> _Tasks_
1 – Condense the paragraph in the essay about not driving that begins "I failed the behind-the-wheel portion" into a shorter version that keeps its main facts.
2 – Print the passage of the essay about not driving between "Sounds perfect, and" and "until he's rested.", inclusive.

> _Article_
..............................
Sounds perfect, and no doubt, he is pretty great. But there is one thing all those tasks have in common. They involve driving.
Jack also takes me to my doctor's appointments and my allergist in Pleasanton, about 45 minutes from our home. When we go out at night he drives. When we go on long trips in the car and he gets tired we have to pull over and wait until he's rested.
All because I don't drive.
It's not that I can't. I have a valid license from Wisconsin. I keep getting it renewed there because I don't want to have to take the written test here in California. Even DMVs make me nervous. Getting a California driver's license would mean I might actually-- one day--far into the future--drive.
I don't like talking about it. In fact, I almost never mention it to anyone. New friends just "get" it after being with my family awhile. "We only have one car" or "Jack has the car today" can only last for so long. At some point in a new friendship there is inevitably that awkward moment where I have to say it. "I don't drive." And then there's the question--"Why?"
I usually respond curtly "because I don't like it." And my tone signals the asker to probe no further.
What no one knows is how humiliated I feel in those moments. I start to sweat and my throat gets dry. Almost the exact physical reaction I get when I imagine myself behind the driver's seat.
That is how I feel when Simon points out Jack's and my "spots" in the car. My whole body heats up. Perhaps he senses some tension around the issue, or perhaps he's just noticing his world in a new way. He goes on play-dates and sees the other moms driving.
He can't know how much that comment hurts, the guilt it brings up. I don't want him thinking mommies don't drive, and I don't like him seeing my weakness.
I failed the behind-the-wheel portion of my driving test twice before I finally got it on the third try. I was 17. I remember the face of the first guy who failed me. He stared at me through the whole test and said nothing. His intimidating silence worked. My anxiety level ratcheted up. At one busy stop light I hesitated to turn left and waited several beats too long. When we were done he got out, walked ahead of me and over his shoulder he said, "Well, you failed." I stepped out of the car, my knees shaking. My mom drove us home.
..............................
> _Data listing_
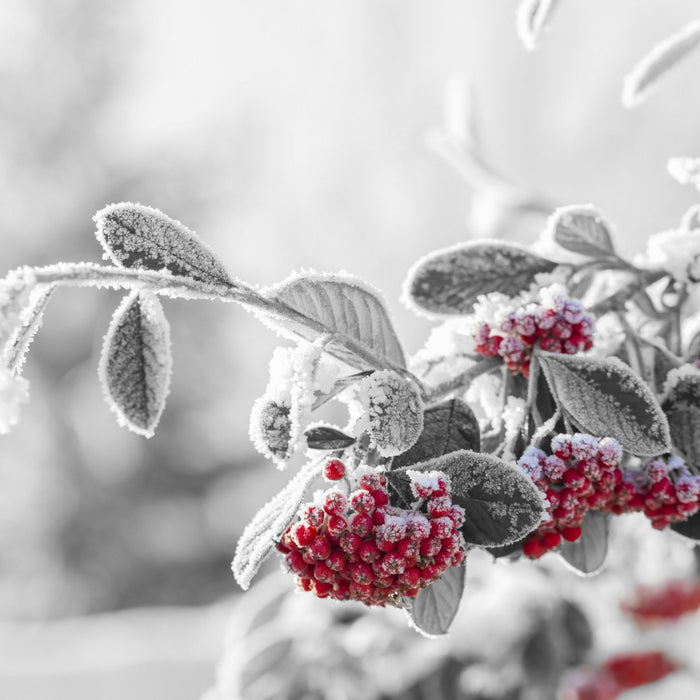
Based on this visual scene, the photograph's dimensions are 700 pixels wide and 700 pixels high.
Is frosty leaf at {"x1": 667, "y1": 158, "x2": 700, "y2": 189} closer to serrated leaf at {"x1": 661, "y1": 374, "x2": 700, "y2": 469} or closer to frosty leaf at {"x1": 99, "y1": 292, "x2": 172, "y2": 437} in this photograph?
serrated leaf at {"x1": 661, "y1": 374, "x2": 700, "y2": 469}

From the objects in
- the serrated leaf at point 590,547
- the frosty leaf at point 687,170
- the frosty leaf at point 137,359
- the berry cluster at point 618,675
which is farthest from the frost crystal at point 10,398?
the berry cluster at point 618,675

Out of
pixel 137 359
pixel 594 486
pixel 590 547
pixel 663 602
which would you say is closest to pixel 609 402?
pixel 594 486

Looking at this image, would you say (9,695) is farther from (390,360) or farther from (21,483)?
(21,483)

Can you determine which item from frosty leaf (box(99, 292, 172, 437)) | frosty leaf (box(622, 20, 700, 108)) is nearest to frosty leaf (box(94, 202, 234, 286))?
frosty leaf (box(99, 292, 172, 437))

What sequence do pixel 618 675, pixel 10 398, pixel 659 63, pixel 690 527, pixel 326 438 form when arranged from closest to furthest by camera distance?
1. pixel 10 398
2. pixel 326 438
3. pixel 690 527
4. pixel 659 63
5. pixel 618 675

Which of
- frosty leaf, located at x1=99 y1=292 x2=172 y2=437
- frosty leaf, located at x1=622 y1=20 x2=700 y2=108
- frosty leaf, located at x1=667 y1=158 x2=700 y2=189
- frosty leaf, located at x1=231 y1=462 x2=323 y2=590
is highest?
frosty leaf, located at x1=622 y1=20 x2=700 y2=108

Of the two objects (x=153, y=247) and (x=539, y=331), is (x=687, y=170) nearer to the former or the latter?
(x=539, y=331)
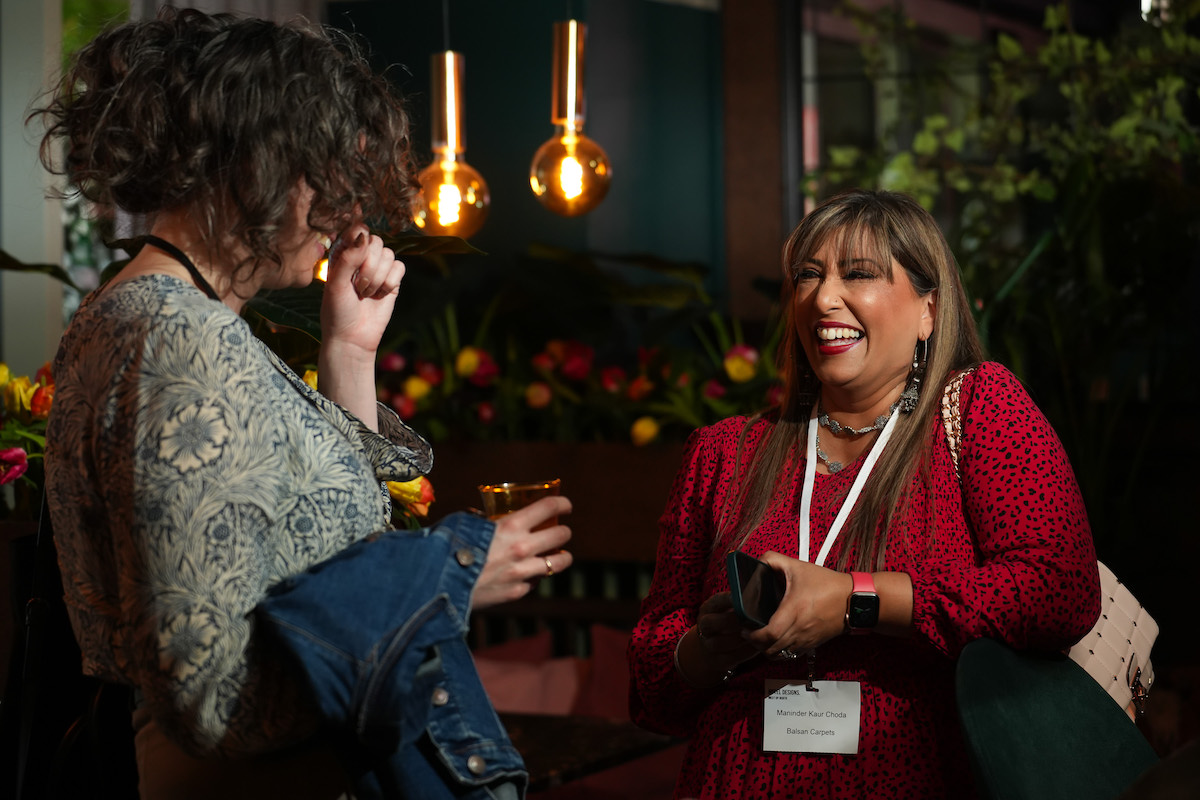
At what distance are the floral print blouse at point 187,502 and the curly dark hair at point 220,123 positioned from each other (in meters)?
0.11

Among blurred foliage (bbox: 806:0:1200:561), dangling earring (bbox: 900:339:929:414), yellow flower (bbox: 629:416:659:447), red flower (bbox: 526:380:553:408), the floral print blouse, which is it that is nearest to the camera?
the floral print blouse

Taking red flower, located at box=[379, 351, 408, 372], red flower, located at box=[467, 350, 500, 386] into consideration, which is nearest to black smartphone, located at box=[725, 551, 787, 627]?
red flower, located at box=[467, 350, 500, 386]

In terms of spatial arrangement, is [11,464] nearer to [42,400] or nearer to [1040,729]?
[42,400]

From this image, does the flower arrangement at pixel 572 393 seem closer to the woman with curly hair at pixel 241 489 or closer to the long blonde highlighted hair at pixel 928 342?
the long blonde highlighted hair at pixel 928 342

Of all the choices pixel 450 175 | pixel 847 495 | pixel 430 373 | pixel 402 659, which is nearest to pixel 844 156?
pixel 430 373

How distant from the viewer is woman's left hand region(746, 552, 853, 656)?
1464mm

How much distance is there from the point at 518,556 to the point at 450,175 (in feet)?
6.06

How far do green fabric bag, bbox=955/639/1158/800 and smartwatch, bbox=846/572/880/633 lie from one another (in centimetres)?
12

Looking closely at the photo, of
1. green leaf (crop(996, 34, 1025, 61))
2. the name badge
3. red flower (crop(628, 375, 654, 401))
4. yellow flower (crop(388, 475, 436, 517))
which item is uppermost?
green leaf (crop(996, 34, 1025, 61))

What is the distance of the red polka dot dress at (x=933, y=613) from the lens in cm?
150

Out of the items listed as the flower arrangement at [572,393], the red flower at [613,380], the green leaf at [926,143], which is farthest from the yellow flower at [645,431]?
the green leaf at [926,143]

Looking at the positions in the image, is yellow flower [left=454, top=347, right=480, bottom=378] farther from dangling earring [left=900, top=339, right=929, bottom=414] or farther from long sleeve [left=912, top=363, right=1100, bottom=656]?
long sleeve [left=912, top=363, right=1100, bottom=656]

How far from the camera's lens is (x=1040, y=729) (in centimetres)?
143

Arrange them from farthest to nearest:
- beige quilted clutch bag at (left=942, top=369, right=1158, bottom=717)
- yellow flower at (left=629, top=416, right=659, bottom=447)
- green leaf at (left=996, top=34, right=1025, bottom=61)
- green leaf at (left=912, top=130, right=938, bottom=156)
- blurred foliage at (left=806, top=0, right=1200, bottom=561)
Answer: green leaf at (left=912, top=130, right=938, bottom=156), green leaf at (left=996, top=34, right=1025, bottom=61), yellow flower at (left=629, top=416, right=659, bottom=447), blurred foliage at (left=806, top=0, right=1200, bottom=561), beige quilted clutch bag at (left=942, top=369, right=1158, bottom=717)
..............................
> _Solution list_
1 – I failed the behind-the-wheel driving test twice and passed on the third try at 17. The first examiner stared at me in silence throughout, which raised my anxiety. At a busy stop light, I waited too long to turn left. Afterward he said over his shoulder, "Well, you failed," and my mom drove us home.

2 –
Sounds perfect, and no doubt, he is pretty great. But there is one thing all those tasks have in common. They involve driving.
Jack also takes me to my doctor's appointments and my allergist in Pleasanton, about 45 minutes from our home. When we go out at night he drives. When we go on long trips in the car and he gets tired we have to pull over and wait until he's rested.